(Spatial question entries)

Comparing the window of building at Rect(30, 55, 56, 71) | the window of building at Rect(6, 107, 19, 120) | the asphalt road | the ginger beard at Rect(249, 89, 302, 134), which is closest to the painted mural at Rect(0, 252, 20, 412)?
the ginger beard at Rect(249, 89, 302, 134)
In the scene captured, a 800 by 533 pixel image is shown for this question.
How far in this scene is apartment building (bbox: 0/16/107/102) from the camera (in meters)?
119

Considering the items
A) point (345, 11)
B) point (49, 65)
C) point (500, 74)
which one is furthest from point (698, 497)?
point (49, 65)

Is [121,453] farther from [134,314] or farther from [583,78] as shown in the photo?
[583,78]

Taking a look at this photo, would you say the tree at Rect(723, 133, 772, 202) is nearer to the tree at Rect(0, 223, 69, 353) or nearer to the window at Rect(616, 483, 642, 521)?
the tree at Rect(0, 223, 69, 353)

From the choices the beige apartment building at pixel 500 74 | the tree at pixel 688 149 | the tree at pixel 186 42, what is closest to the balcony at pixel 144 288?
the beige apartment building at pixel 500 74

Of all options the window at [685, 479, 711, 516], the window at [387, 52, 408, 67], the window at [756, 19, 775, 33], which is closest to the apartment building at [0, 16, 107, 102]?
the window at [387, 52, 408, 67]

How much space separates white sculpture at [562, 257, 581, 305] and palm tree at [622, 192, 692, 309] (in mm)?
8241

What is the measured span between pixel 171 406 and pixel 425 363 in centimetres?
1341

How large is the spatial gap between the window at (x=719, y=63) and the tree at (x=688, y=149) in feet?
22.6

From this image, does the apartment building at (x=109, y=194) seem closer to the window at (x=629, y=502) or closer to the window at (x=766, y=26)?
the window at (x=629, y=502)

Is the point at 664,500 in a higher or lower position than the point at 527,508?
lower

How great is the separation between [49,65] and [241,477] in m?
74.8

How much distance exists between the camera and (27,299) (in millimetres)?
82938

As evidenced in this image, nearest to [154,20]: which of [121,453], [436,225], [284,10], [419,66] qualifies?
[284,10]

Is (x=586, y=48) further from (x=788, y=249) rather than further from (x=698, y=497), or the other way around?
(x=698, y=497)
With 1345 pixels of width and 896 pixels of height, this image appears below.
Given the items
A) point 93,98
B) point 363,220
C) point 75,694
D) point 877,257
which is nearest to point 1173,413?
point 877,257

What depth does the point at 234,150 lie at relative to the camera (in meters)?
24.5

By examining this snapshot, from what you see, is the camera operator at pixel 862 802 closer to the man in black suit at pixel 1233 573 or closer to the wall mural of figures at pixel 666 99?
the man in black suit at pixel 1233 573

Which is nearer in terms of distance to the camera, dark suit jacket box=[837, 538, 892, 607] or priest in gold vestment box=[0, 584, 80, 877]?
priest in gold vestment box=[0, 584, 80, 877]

> [What you should do] Rewrite all the records above, putting "marble statue" in place of "white sculpture" and leaving everything else unchanged.

> [Task answer]
Comparing the window of building at Rect(30, 55, 56, 71) | the window of building at Rect(6, 107, 19, 120) | the asphalt road | the ginger beard at Rect(249, 89, 302, 134), which is closest to the painted mural at Rect(0, 252, 20, 412)?
the ginger beard at Rect(249, 89, 302, 134)
In the scene captured, a 800 by 533 pixel image is shown for this question.
How far in this scene is apartment building (bbox: 0/16/107/102) from the camera (in meters)?
119

Considering the items
A) point (345, 11)
B) point (49, 65)
C) point (500, 74)
which one is furthest from point (698, 497)?
point (49, 65)

Is [121,453] farther from [134,314] or farther from [583,78] as shown in the photo?
[583,78]

Taking a look at this photo, would you say the tree at Rect(723, 133, 772, 202) is nearer to the tree at Rect(0, 223, 69, 353) or nearer to the window at Rect(616, 483, 642, 521)?
the tree at Rect(0, 223, 69, 353)

From the choices the beige apartment building at pixel 500 74 | the tree at pixel 688 149 | the tree at pixel 186 42, what is closest to the balcony at pixel 144 288?
the beige apartment building at pixel 500 74

Of all options the window at [685, 479, 711, 516], the window at [387, 52, 408, 67], the window at [756, 19, 775, 33], which is closest to the apartment building at [0, 16, 107, 102]?
the window at [387, 52, 408, 67]

How much space separates marble statue at [562, 257, 581, 305] and palm tree at [622, 192, 692, 309] (in mm)?
8241

What is the measured span between pixel 171 406 and pixel 425 363 in centimetres?
1341

How large is the spatial gap between the window at (x=719, y=63) and the tree at (x=688, y=149) in feet?
22.6

From this image, does the apartment building at (x=109, y=194) seem closer to the window at (x=629, y=502) or closer to the window at (x=766, y=26)?
the window at (x=629, y=502)

Is the point at 664,500 in a higher or lower position than the point at 527,508?
lower

How great is the separation between [49,65] and [241,477] in m?
74.8

How much distance exists between the camera and (27,299) (in millimetres)?
82938

As evidenced in this image, nearest to [154,20]: which of [121,453], [436,225], [284,10], [419,66] qualifies?
[284,10]

Is (x=586, y=48) further from (x=788, y=249) rather than further from (x=698, y=497), or the other way around?
(x=698, y=497)
With 1345 pixels of width and 896 pixels of height, this image appears below.
Given the items
A) point 93,98
B) point 363,220
C) point 75,694
D) point 877,257
which is nearest to point 1173,413?
point 877,257

What depth does the point at 234,150 lie at relative to the camera (in meters)?
24.5

By examining this snapshot, from what you see, is the camera operator at pixel 862 802 closer to the man in black suit at pixel 1233 573 or closer to the wall mural of figures at pixel 666 99?
the man in black suit at pixel 1233 573

Which is nearer in terms of distance to the camera, dark suit jacket box=[837, 538, 892, 607] or priest in gold vestment box=[0, 584, 80, 877]?
priest in gold vestment box=[0, 584, 80, 877]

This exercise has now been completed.